Her cousin, a real estate agent there, called them one day, telling them of a “handyman’s special” that included an orange grove which had fallen into disrepair.  He could fix it up, and she could bring the grove back to bloom.  So the Puhlicks went to Florida to see their dream house.  As luck would have it, Benny Demps and an accomplice had just robbed a house nearby, taken the safe to an abandoned orange grove to open it, when unexpectedly the Puhlick’s car drove down the road.  Demps pulled a gun, and announced a stickup.  When Mrs. Puhlick fumbled nervously for her wallet, she dropped a lipstick from her pocketbook.  As she instinctively bent to retrieve it, Demps shot her in the stomach.

He forced her husband into the trunk of the car, forced him to remove the spare tire, then climb back in.  Next the real-estate agent cousin was forced to follow.  And finally, Mrs. Puhlick, bleeding profusely, was forced into the trunk.  Demps slammed the trunk shut.  And before he left the grove, hearing the desperate cries of the three, he riddled the trunk with bullets, killing Mrs. Puhlick and the cousin, both of whom absorbed the bullets meant for Mr. Puhlick who lived.

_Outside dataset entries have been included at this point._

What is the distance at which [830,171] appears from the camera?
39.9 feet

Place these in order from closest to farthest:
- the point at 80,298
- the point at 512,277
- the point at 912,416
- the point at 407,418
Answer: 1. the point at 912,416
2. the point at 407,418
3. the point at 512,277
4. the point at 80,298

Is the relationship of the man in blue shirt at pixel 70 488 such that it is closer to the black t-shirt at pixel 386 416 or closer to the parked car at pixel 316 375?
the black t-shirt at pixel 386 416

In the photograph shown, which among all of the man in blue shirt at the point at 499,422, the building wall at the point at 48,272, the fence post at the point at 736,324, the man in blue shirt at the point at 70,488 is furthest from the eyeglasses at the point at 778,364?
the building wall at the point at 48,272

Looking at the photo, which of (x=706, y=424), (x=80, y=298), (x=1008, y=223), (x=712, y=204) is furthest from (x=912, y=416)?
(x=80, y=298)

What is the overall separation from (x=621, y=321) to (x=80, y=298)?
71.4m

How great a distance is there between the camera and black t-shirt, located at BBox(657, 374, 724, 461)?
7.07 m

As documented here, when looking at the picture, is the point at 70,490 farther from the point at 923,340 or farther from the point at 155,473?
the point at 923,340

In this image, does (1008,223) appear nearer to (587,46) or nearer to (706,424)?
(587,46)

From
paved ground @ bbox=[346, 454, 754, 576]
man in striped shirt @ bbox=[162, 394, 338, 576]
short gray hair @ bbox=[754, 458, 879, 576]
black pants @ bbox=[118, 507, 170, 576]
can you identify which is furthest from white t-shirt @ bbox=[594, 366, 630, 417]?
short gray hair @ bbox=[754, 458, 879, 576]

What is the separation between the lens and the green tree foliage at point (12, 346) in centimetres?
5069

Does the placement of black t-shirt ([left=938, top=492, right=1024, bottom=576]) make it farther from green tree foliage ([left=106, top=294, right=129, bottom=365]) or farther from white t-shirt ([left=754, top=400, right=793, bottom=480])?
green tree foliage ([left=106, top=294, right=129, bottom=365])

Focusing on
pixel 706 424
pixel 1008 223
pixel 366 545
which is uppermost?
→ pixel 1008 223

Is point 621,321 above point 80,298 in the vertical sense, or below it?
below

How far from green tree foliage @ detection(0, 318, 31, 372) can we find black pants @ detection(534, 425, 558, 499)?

Eventually Demps was caught.  All the evidence matched, including the murder weapon in the trunk of Demps’ car.  The eyewitness identification – not a fleeting glance  but a sustained encounter -- further confirmed guilt beyond all shadow of a doubt.  Benny Demps was a cold blooded, depraved murderer.  And so a jury sentenced him to die.  But then in 1972 the U.S. Supreme Court decided Furman, holding that the death penalty as administered across the country was unconstitutional. And all the condemned, including Benny Demps, were released into general population.

Now a lifer inside, Benny Demps was convicted of murdering a fellow prisoner, perhaps a snitch.  Because of his prior history, a Florida jury again sentenced him to die.  The evidence was enough to convict, barely.  The crime itself, in isolation, in my view did not deserve death.  But Benny Demps deserved to die, and the People of Florida killed him.

Imagine he did not personally stab the victim inside the prison.  Imagine it had happened as he claimed.  Did Florida execute an “innocent” man?  Hardly.  I know this is politically incorrect to assert, but not all innocence is equivalent.  David “Itchy” Brooks serves a life sentence for a murder I believe he did not commit.  But he admitted to me that at age 19 he shot 57 people.  If he had been executed for that murder he did not commit, D.C. would have executed an “innocent” man.  And there are other notorious cases around the country of street thugs who may have been factually innocent of the murders for which they were convicted.  There was a saying in Lorton prison where I spent 2000 hours over 12 years interviewing convicted murderers, “Maybe you serve time not for what you have done all the time, but all the time you serve, you serve time for what you’ve done.”

             Executing the truly innocent is horrifying.  We must do all we can in a system of justice to prevent it.  But whether or not Benny Demps stabbed that fellow prisoner to death, it defiles the seriousness of the innocence to claim we executed an innocent man.

To kill a murderer like Benny Demps was justice – poetic justice alone, if he were factually innocent of the stabbing – but justice nonetheless.